L’enquête des experts est une mise à jour de leur rapport annuel de décembre dans lequel était déjà signalée l’existence de groupes armés étrangers dans le conflit, venus du Tchad et du Soudan, mais qui ne mentionnait pas à l’époque les mercenaires russes. Une présence russe qui avait pourtant déjà été révélée par des médias américains.

Ils seraient 800 ou 1.200, difficile de savoir combien exactement, et seraient présents sur le territoire libyen depuis octobre 2018. Ce qui est certain, c’est que la présence des paramilitaires du groupe russe Wagner irrite. Une présence qui semble aussi gêner le Kremlin qui a toujours démenti toute implication dans ce dossier. Roumania Ougartchinska, auteure de « Pour la peau de Kadhafi », revient sur le rôle de Wagner.

« Wagner est une société militaire privée comme il en existe beaucoup d’autres ces dernières années. Dans la mesure où beaucoup d’Etats se livrent à ces guerres par leur intermédiaire et ne souhaitent pas engager leur propres troupes et être visibles dans les conflits, on passe par des sociétés privées. Les Russes ont décidé aussi d’être présents avec leur propre société. Il faut savoir que c’est un marché assez juteux qui représente deux à quatre milliards d’euros. Wagner serait sous contrôle indirectement de monsieur Prigojine qui est un proche du Kremlin. Quant aux soldats qui sont recrutés, il y a des Russes mais il y a aussi des Ukrainiens, des Moldaves, des Serbes  » explique t-elle.

Une mission difficile pour l’Onu

Outre les paramilitaires de Wagner, la présence de mercenaires d’autres nationalités dans le conflit libyen est également dénoncée. Des combattants syriens seraient par exemple présents pour soutenir le Gouvernement d’union nationale à Tripoli, adversaire du maréchal Haftar que soutien Wagner.

Ceci alors que l’Onu est toujours en quête d’un médiateur pour gérer le conflit.

Selon l’éditorialiste Majed Nehme, la marge de manœuvre de l’Onu dans cette crise reste très faible.
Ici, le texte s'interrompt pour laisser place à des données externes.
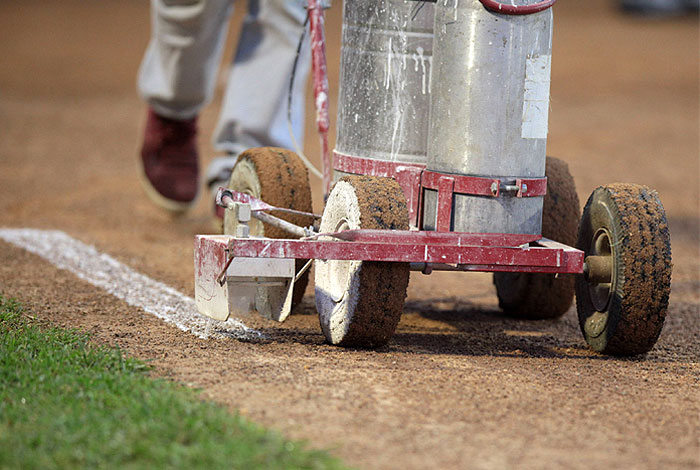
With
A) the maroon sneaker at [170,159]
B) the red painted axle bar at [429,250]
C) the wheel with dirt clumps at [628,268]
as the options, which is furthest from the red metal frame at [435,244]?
the maroon sneaker at [170,159]

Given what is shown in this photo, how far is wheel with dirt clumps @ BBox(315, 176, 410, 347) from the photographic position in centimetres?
341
Selon lui « elle ne peut rien faire, ce sont les rapports de forces sur le terrain. On a fait la guerre contre l’ancien régime au nom de l’Onu. On est intervenu soit disant pour protéger le peuple libyen. Maintenant tout le monde se comporte pour se protéger contre le danger que constitue la Libye vis à vis des intérêts occidentaux, que ce soit sur le plan de l’immigration clandestine, le trafic, la drogue, le terrorisme ».

Dans un récent rapport au Conseil de sécurité le Secrétaire général de l’Onu, Antonio Guterres, a dénoncé la présence étrangère en Libye en violation de l’embargo sur les armes décrété en 2011, sans pour autant recommander de sanctionner les responsables présumés.